We developed a RF-based biomarker discovery framework and provide a web interface for our framework, termed PowerTools, that caters the design of appropriate and cost-effective subsequent future omics study.
生物标志物的鉴定是功能基因组学和转化医学研究的主要和重要目标之一。大规模的组学数据不断积累,可以为复杂疾病的早期诊断和/或患者/疾病的高级分层提供生物标志物的鉴定提供重要手段。这些任务显然是相互关联的,为了解决这些问题,必须应用一种无偏且稳定的方法。尽管最近已经开发了许多主要基于机器学习的生物标志物鉴定方法,但探索生物标志物鉴定与未来实验设计之间的潜在关联仍然是一个挑战。
在这项研究中,我们使用模拟和已发表的实验衍生数据集,评估了几种最先进的基于随机森林 (RF) 的决策方法的性能,即 Boruta 方法、未校正的基于置换的特征选择方法、校正的基于置换的特征选择方法和基于后向消除的特征选择方法。此外,我们进行了功效分析,以估计潜在未来研究所需的样本数量。

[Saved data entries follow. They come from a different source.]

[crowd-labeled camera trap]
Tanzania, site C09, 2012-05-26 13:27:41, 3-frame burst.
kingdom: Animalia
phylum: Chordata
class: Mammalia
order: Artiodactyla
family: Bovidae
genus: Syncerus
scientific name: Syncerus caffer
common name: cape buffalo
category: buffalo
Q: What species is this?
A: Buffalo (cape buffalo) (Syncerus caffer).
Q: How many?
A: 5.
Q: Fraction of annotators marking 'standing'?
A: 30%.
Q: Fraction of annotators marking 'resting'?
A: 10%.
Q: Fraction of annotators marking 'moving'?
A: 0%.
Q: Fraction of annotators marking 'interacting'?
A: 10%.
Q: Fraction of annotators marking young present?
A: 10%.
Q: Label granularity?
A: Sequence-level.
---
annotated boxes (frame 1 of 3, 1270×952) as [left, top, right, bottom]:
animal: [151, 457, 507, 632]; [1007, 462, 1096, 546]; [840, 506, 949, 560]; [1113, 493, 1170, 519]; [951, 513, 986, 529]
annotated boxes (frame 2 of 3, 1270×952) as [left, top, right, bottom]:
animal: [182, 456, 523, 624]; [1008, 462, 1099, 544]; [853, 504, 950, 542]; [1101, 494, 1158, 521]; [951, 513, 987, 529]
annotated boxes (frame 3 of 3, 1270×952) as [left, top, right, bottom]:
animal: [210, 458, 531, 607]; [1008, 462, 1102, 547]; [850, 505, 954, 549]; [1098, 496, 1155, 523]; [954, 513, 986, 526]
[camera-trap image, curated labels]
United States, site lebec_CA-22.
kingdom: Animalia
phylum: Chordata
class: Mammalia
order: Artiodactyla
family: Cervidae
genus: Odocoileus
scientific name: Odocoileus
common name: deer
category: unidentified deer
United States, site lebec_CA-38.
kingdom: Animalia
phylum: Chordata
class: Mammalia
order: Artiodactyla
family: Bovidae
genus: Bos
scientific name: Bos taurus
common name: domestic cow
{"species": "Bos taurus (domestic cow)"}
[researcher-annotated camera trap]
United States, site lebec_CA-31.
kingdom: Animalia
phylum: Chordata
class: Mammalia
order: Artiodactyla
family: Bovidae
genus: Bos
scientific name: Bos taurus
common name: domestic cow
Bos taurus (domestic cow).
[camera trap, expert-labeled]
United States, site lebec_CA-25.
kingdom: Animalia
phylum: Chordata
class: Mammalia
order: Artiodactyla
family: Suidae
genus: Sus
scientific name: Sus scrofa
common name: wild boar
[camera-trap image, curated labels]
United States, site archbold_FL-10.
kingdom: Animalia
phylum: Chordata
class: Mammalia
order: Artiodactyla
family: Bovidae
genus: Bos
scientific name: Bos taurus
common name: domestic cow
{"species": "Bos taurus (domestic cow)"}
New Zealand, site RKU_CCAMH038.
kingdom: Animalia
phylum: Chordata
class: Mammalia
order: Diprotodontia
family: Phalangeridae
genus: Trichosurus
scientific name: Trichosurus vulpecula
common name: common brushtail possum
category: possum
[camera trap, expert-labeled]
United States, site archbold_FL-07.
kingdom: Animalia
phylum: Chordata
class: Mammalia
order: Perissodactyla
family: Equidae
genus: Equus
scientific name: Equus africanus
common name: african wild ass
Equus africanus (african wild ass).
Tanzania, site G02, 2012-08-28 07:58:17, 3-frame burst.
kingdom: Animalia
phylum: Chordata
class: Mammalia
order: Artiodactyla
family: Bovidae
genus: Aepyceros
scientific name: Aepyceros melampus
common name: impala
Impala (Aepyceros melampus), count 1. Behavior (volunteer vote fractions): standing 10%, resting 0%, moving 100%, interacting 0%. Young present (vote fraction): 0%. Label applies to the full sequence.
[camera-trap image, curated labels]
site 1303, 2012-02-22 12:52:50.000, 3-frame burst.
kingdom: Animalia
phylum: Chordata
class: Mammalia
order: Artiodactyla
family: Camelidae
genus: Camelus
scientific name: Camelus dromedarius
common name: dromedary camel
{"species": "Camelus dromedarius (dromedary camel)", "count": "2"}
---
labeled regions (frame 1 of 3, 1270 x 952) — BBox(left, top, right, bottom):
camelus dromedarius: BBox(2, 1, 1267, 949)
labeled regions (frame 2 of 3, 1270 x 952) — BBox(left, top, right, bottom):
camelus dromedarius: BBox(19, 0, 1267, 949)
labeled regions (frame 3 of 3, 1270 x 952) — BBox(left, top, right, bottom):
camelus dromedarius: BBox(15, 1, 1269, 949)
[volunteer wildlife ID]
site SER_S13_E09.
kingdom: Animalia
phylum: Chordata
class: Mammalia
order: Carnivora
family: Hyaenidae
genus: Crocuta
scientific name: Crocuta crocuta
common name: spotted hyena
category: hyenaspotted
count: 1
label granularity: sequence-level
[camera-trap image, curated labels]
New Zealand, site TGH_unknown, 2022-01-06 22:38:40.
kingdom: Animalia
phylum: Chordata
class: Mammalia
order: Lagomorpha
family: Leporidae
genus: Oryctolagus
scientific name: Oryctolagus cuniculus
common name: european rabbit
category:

我们提出了一些不同的基于 RF 的稳定特征选择方法,并使用模拟和已发表的实验衍生数据集比较了它们的性能。在所考虑的所有情况下,我们发现 Boruta 方法是最稳定的方法,而 Permutation(Raw)方法在允许经过多次迭代稳定后,提供了最多的相关特征。最后,我们开发并提供了一个网络界面(https://joelarkman.shinyapps.io/PowerTools/),以简化功效计算,从而有助于在转化医学背景下设计潜在的未来研究。
我们开发了一种基于 RF 的生物标志物发现框架,并提供了一个网络界面,称为 PowerTools,该界面可以为适当和具有成本效益的后续组学研究提供设计。